Provided data:

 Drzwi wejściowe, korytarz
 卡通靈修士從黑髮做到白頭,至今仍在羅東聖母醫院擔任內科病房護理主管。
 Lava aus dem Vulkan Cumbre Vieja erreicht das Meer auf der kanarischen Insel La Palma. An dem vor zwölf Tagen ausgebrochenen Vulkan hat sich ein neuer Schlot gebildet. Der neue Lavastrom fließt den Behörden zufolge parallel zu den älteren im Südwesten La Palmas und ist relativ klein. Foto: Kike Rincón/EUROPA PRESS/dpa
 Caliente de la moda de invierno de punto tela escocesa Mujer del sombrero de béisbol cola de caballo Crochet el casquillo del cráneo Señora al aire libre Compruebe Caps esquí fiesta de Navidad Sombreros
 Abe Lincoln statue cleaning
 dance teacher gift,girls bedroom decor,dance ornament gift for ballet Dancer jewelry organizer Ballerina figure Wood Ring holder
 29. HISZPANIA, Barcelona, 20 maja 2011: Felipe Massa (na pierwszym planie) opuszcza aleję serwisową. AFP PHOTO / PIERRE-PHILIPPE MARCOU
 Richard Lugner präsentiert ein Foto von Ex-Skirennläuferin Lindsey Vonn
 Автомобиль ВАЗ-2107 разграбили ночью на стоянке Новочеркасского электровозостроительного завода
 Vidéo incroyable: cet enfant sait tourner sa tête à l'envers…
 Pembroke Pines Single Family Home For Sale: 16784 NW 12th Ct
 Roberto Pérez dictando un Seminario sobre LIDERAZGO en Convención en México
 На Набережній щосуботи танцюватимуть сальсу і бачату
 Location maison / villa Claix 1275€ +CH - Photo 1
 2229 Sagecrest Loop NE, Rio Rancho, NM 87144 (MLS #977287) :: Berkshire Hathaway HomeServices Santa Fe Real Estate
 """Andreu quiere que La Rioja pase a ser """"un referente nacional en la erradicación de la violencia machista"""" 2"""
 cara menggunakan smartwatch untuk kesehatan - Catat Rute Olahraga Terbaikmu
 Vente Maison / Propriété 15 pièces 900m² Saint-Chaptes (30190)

What the exercise asks:
Your task for the entries above: copy exactly the span starting with the line with "Abe Lincoln statue cleaning" and going on through the line with "2229 Sagecrest Loop", both lines included, and nothing else.

Answer section:
 Abe Lincoln statue cleaning
 dance teacher gift,girls bedroom decor,dance ornament gift for ballet Dancer jewelry organizer Ballerina figure Wood Ring holder
 29. HISZPANIA, Barcelona, 20 maja 2011: Felipe Massa (na pierwszym planie) opuszcza aleję serwisową. AFP PHOTO / PIERRE-PHILIPPE MARCOU
 Richard Lugner präsentiert ein Foto von Ex-Skirennläuferin Lindsey Vonn
 Автомобиль ВАЗ-2107 разграбили ночью на стоянке Новочеркасского электровозостроительного завода
 Vidéo incroyable: cet enfant sait tourner sa tête à l'envers…
 Pembroke Pines Single Family Home For Sale: 16784 NW 12th Ct
 Roberto Pérez dictando un Seminario sobre LIDERAZGO en Convención en México
 На Набережній щосуботи танцюватимуть сальсу і бачату
 Location maison / villa Claix 1275€ +CH - Photo 1
 2229 Sagecrest Loop NE, Rio Rancho, NM 87144 (MLS #977287) :: Berkshire Hathaway HomeServices Santa Fe Real Estate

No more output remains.